映画『ハンニバル』の結末・ラスト(ネタバレ)
しかし、そこにクラリスが突入してくる。クラリスはメイソンの部下を何人か倒すものの、肩に銃弾をくらいそのまま気絶してしまった。しかし、部下が血を流したことで、獰猛な豚達は血の匂いをする男達に群がった。レクターはメイソンの部下を仲間につけると、メイソンを豚の群れの中に突き落とさせる。そして、レクターは気絶したクラリスを連れてその場を優雅に後にするのだった。
気がついたクラリスは、レクターの隠れ家にいた。隙を見てレクターを攻撃しようとするクラリスだったが、中々それは叶わない。しかし、レクターが一瞬だけ見せた隙を見逃さなかったクラリスは、彼に手錠をはめることに成功するのだった。レクターは刃物を振りかぶると、なんと自分の手を切り落とした。手を犠牲に、手錠から逃れたのである。そして、レクターはクラリスをそのままにその場を後にし、再び行方知れずとなった。
その後、レクターは飛行機に乗っていた。美食家であるレクターは、自分で持参した料理を食べていた。そして、それは殺した人間の肉や脳みそだったのである。
映画『ハンニバル』の感想・評価・レビュー
クラリスとレクターが再会することは、二人が出会ったその時から定められていたのではないかと感じるくらい、運命的な出来事に思える。
二人の間に存在する感情は、友情なのか恋愛感情なのかは分からない。かといって、親と子の間で芽生えるような感情を抱いているわけでもない。彼らの関係性は友人でも恋人でもなく、立場的にはFBI捜査官と指名手配犯ではあるが、お互いをどうこうしようとしたとしても、最終的には断念している。

..............................

▶ 取り組む課題
(A) 一覧の「How great is」を含む行から一覧の最後までを、画像は省いてそのまま書き写してもらえますか？
(B) 映画『ハンニバル』の文章の続きを、最後の文の後から書いてもらえますか？

(画像の場面についての質問)

..............................

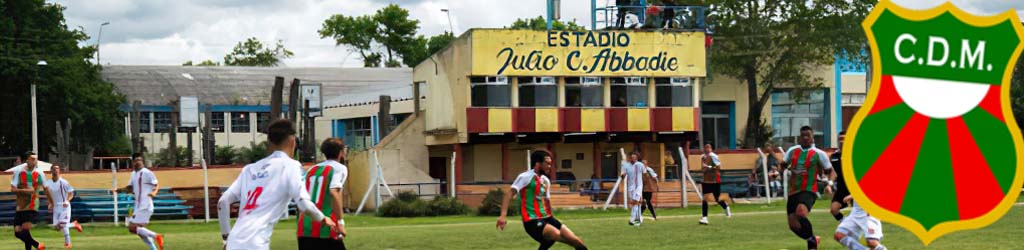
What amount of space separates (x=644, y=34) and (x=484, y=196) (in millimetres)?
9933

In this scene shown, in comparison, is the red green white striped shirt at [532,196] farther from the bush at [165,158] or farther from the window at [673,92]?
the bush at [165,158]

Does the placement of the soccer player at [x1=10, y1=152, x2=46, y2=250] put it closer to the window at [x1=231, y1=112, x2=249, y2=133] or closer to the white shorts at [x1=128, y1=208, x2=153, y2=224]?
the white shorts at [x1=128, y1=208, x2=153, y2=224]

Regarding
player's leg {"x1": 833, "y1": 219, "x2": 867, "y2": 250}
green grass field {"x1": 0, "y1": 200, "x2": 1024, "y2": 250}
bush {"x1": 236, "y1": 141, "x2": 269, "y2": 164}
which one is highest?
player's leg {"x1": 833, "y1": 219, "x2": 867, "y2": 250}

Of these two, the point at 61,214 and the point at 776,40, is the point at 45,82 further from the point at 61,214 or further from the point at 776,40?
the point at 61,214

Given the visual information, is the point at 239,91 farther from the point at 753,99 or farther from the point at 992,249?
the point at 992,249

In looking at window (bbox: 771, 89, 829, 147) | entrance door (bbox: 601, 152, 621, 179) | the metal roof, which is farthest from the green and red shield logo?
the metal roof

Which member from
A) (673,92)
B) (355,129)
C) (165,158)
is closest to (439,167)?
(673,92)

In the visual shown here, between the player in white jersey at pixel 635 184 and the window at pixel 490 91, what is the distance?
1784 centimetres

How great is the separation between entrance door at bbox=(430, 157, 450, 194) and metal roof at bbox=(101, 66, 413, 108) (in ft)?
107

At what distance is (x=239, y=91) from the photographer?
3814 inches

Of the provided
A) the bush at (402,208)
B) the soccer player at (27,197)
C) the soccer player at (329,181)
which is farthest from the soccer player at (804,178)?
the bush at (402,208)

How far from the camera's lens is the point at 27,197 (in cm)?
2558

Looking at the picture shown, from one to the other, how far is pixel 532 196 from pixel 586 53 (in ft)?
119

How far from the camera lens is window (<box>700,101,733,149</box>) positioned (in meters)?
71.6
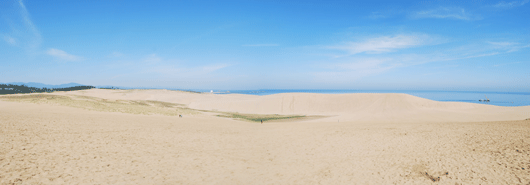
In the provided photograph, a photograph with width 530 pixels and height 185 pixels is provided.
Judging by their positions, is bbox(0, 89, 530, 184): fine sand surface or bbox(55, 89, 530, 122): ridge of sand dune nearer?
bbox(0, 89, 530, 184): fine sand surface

..............................

▶ 回答まとめ
(A)
How great is the separation between entrance door at bbox=(430, 157, 450, 194) and metal roof at bbox=(101, 66, 413, 108) (in ft)?
107

At what distance is (x=239, y=91) from the photographer?
3814 inches

Of the provided
A) the bush at (402,208)
B) the soccer player at (27,197)
C) the soccer player at (329,181)
which is farthest from the soccer player at (804,178)?
the bush at (402,208)

How far from the camera's lens is the point at 27,197 (in cm)?
2558

Looking at the picture shown, from one to the other, how far is pixel 532 196 from pixel 586 53 (in ft)?
119

How far from the camera lens is window (<box>700,101,733,149</box>) positioned (in meters)?
71.6
In the provided photograph, a photograph with width 530 pixels and height 185 pixels is provided.
Judging by their positions, is bbox(0, 89, 530, 184): fine sand surface or bbox(55, 89, 530, 122): ridge of sand dune nearer?
bbox(0, 89, 530, 184): fine sand surface

(B)
レクターは自分のことを、クラリスの旧友だと言った時もある。しかし、レクターがクラリスを捕らえた時の振る舞いは穏やかで優しく、愛している女性に対して取る行動のようであった。
一言で表せない主人公達の関係性こそが、この映画の最大の魅力であると感じた。(女性 20代)
とにかくアンソニー・ホプキンスの怪演が光る作品といえるだろう。レクターの残虐だが、どこか惹かれてしまう独特の人間性は、モラル的に否定していてもついつい見入ってしまうのも確かである。レクターを捕まえようと躍起になるメイスンであるが、やはりこういったキャラクターは最終的には一歩及ばず力尽きるといった展開がふさわしいと感じてしまう時点で、既にこの作品におけるレクターの人間性を認めてしまっているからなのかもしれない。(男性 30代)
本作は、『羊たちの沈黙』から10年後の物語だ。
車椅子のメイソンの顔面のエピソードや残虐な殺人シーンや脳みそを食すシーンなど、本作はグロテスクで猟奇的な場面が前作よりも随分多かった。
特に印象深いのは、レクター博士がメリーゴーランドに乗ってクラリスの髪を撫でるシーン。存在を仄めかすところにぞっとした。
お互いに信頼し合っているクラリスとレクター博士の奇妙な関係性にも注目したい。
どうしたものか、気づけばこの紳士的サイコパスのレクター博士の人間性に、どんどん引き付けられていく。(女性 20代)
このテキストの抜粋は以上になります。